Hunting and conservation – byo animals

Although it’s unlikely to result in anything more than a delay in implementing recreational hunting in selected National Parks, the NSW government’s decision to review the management of the NSW Games Council may provide the opportunity to highlight uncertainites about hunting in State Forests.

According to the OE&H’s Far South Coast Region Pest Management Strategy 2007-2010, Gulaga, Biamanga and Mimosa Rocks NP’s used to have wild dogs, foxes, rabbits and cats. Kooraban had the same, minus the rabbits.

However, according to the NSW Games Council and based on hunter reports Bodalla SF, from which Kooraban was excised, has rabbits, foxes, goats, pigs, deer, hares, cats and dogs. Bermagui has SF rabbits, foxes, pigs, cats and dogs: in Murrah SF rabbits, foxes, goats, pigs and cats, in Mumbulla, rabbits, foxes, deer and dogs and in Tanja just foxes.

All of the aforementioned ferals were introduced to Oz over a hundred years ago and in that time have found the areas that can support them. Apart from Gulaga, the Murrah soil landscape dominates all of these forests so hares and rabbits can be ruled out because there isn’t enough grass and the latter can’t dig burrows.

Similarly goats and pigs have not taken up residence in coastal forests, because the habitat is not suitable. Several species of deer have been introduced but only one, the Sambar, is known to inhabit local forests and I’ve seen one in the past 20 years. It seems either the hunter reports are highly inaccurate or the hunters introduce the ferals they want to hunt.

Over the past couple of weeks I’ve been spending mornings putting up the most time consuming bottom layer of rabbit netting along the southern edge of the exclosure area. Just over half the 2.2 km total length is now up and during that time I’ve seen two swamp wallabies, found some more old koala pellets and the Southern Rivers CMA has proposed their ‘Bega Biodiversity Fund Koori Work Crew Approach’.
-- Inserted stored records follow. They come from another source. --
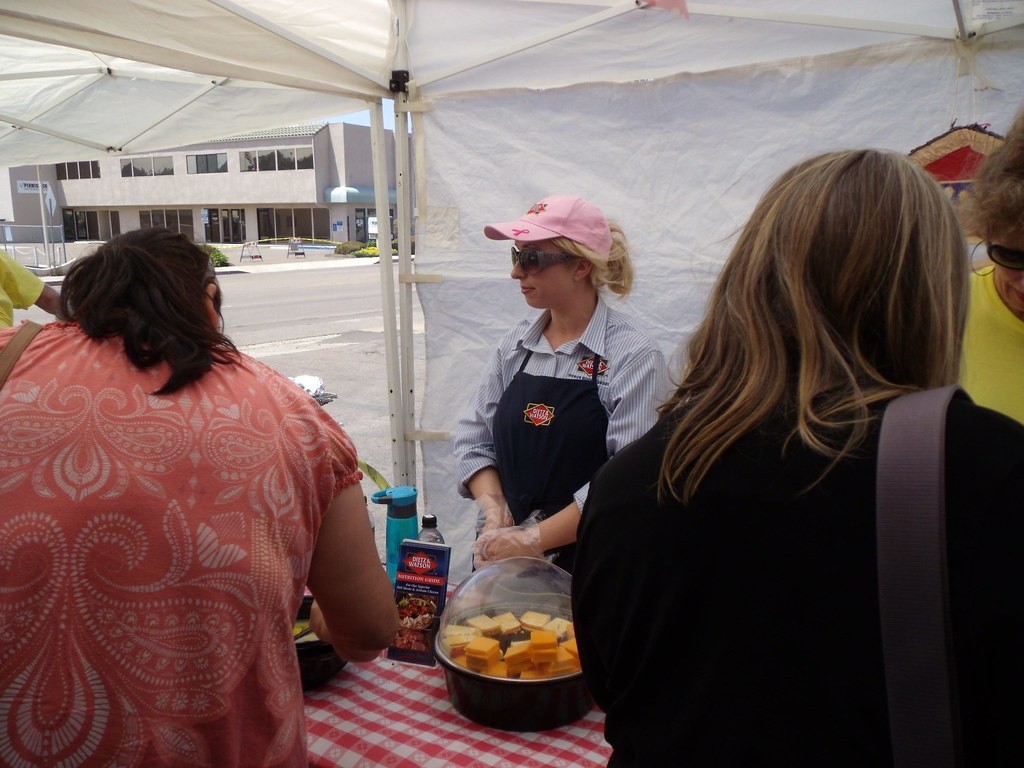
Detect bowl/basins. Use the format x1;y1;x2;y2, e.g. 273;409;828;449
431;555;595;733
293;594;348;693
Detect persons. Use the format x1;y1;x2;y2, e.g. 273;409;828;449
0;247;60;336
451;194;673;582
569;146;1023;768
0;227;402;767
955;107;1024;424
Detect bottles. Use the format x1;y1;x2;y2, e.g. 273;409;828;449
418;513;445;545
371;485;420;590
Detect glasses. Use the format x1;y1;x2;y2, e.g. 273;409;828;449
987;242;1024;270
511;247;583;275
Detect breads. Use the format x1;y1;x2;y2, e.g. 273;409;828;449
441;611;583;680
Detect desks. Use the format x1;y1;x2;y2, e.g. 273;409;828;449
300;578;617;768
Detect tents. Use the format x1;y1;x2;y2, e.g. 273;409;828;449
0;1;1024;584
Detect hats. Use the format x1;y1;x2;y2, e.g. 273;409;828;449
484;194;612;261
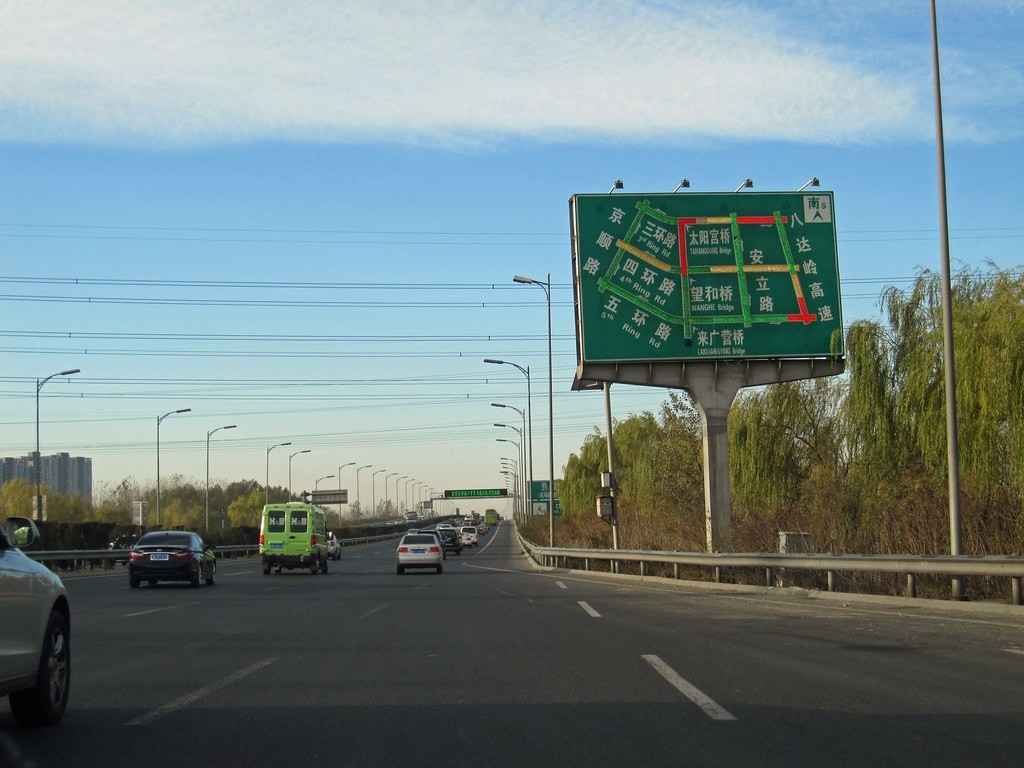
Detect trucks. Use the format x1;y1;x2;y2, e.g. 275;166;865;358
259;502;329;575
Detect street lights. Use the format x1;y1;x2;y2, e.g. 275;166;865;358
289;450;311;503
396;476;407;521
385;472;398;522
514;274;553;567
373;469;386;523
157;408;191;530
483;360;533;517
316;475;335;508
205;425;237;531
405;479;434;510
338;462;356;527
266;442;292;505
493;424;524;525
357;465;372;525
491;403;527;525
37;369;80;524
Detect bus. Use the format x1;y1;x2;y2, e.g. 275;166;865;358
483;509;497;525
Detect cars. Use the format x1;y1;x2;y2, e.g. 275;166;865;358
394;512;490;575
0;516;72;727
128;531;216;587
327;531;341;559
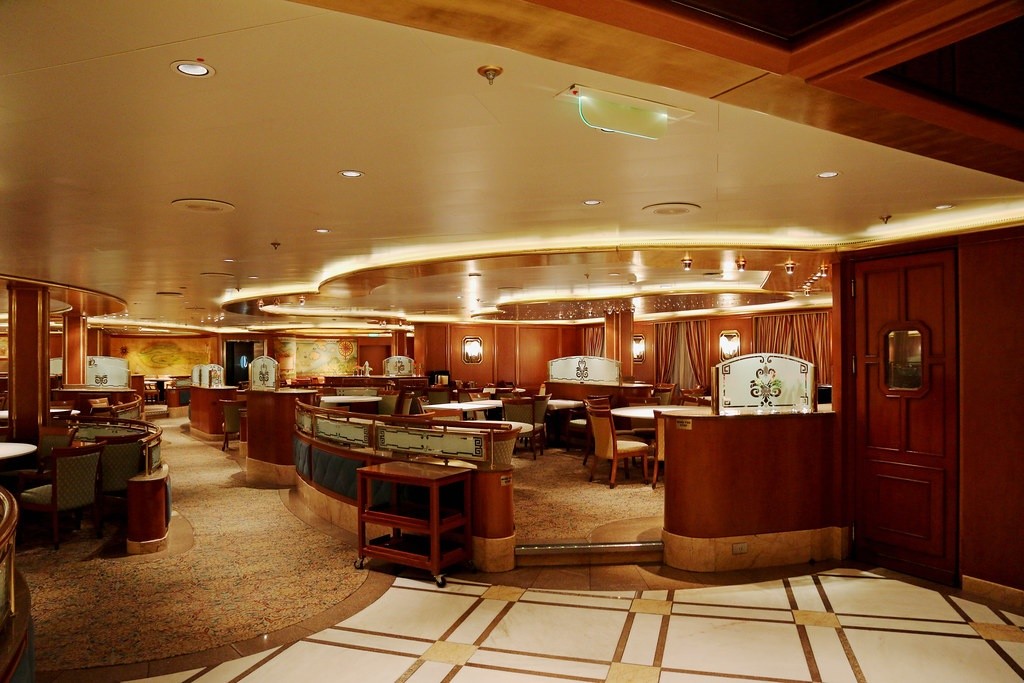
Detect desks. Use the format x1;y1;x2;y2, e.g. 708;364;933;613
145;378;177;403
423;401;496;421
0;407;81;419
611;405;706;420
472;399;503;420
482;420;532;435
547;399;585;412
319;395;383;412
0;441;37;463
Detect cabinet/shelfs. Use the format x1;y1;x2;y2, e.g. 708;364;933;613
355;462;479;589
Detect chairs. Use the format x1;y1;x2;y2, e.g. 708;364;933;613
564;379;712;489
12;426;80;487
145;386;160;404
279;376;552;460
17;439;108;550
95;430;150;524
219;399;247;452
According to a flowchart, that I understand was mistakenly released to some stakeholders, there are question marks against the participation of Forests NSW, Bega and Eurobodalla Shires, Roads and Maritime Services and the Wagonga Aboriginal Land Council but, the bigger issue would seem to be what biodiversity they are trying to protect and why the approach is yet to include the re-introduction of critical weight range species into the ‘Gulaga-Biamanga Landscape’.